Sunday, March 18, 2012

Water to pinch consumers' pockets as recycle technology is the mantra

Chennai:
Think twice before you flush your toilet or use water for bathing purpose as you may have to reuse the same water and may also end up paying more for it.

Industry sources told Express that water, which is becoming scarce, may soon cost more with the mushrooming of water management companies which are coming up with new technologies to recycle the waste water or sea water and it is expected to burn the pockets of city’s consumers.

S Suthakar, managing director of Aqua Designs, predicted huge water shortage in India by 2016 and said recycling waste water is a must to fulfil our daily needs.

And the state government is seriously considering the recycle technology as many of the firms have been pitching in their new technologies during a recent expo. Among those include firm from the Germany, the US, the UK and China.

“Currently, 75 per cent of the rural population and 85 per cent of the urban population have access to public water supplies. However, municipal agencies in many Indian towns and cities are unable to increase their water capacities to match the population growth, especially in urban areas,” says Water Today’s editor Naina Shah.

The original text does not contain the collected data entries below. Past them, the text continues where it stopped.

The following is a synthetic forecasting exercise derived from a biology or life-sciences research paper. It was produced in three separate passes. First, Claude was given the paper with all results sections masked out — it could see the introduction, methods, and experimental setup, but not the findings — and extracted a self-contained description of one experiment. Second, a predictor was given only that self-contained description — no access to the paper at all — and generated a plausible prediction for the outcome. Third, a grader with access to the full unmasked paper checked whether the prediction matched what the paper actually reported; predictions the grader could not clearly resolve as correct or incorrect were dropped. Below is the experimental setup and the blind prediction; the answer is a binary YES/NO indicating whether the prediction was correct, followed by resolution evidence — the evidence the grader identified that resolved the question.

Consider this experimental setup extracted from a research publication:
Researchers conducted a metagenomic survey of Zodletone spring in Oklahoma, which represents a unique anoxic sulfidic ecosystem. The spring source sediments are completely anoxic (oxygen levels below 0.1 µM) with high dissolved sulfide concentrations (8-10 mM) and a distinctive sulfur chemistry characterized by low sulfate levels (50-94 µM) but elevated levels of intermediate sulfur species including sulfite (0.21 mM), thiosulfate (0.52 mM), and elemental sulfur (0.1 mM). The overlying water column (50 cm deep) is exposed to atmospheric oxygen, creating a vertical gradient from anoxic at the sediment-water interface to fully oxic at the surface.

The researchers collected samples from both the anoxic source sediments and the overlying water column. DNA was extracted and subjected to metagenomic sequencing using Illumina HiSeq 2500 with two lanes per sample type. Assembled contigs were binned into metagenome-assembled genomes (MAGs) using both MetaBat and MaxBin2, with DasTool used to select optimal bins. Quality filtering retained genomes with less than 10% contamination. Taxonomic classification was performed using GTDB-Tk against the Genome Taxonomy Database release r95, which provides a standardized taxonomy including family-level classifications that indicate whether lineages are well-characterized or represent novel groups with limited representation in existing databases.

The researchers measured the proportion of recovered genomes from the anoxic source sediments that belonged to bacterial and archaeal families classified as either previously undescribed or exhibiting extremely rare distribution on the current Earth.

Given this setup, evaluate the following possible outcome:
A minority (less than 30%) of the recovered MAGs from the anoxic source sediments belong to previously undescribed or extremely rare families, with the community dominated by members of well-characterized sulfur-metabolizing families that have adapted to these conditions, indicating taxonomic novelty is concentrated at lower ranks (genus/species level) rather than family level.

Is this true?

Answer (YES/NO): NO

Recycle technology has been a great hit in Singapore. “The country is using a technology which recycles watewater unto potable water,” says Sanjeev Sharma, the deputy head of project sales of the Hyflux Engineering, a Singapore based company. “We have also been demonstrating the technology before the state government,” he says.
  
Hyflux is also bidding for design, build, own, operate and transfer (DBOOT) tenders for the third desalination plant in Kanchipuram. “ We have ultra filtration membrane technology which is far better than the conventional technology of sand filteration.” To a query on the cost of the technology, he says the average cost will be Rs 48 per KL (4.8 paise per litre of water).

Interestingly, it is the same cost at which the government is currently buying 90 MLD of water a day from the Minjur desalination plant. Sources said the government on an average is buying water at the cost of Rs 15 crore per month from Minjur and said water tariff is expected to rise after the polls as the government may transfer the burden to the consumers.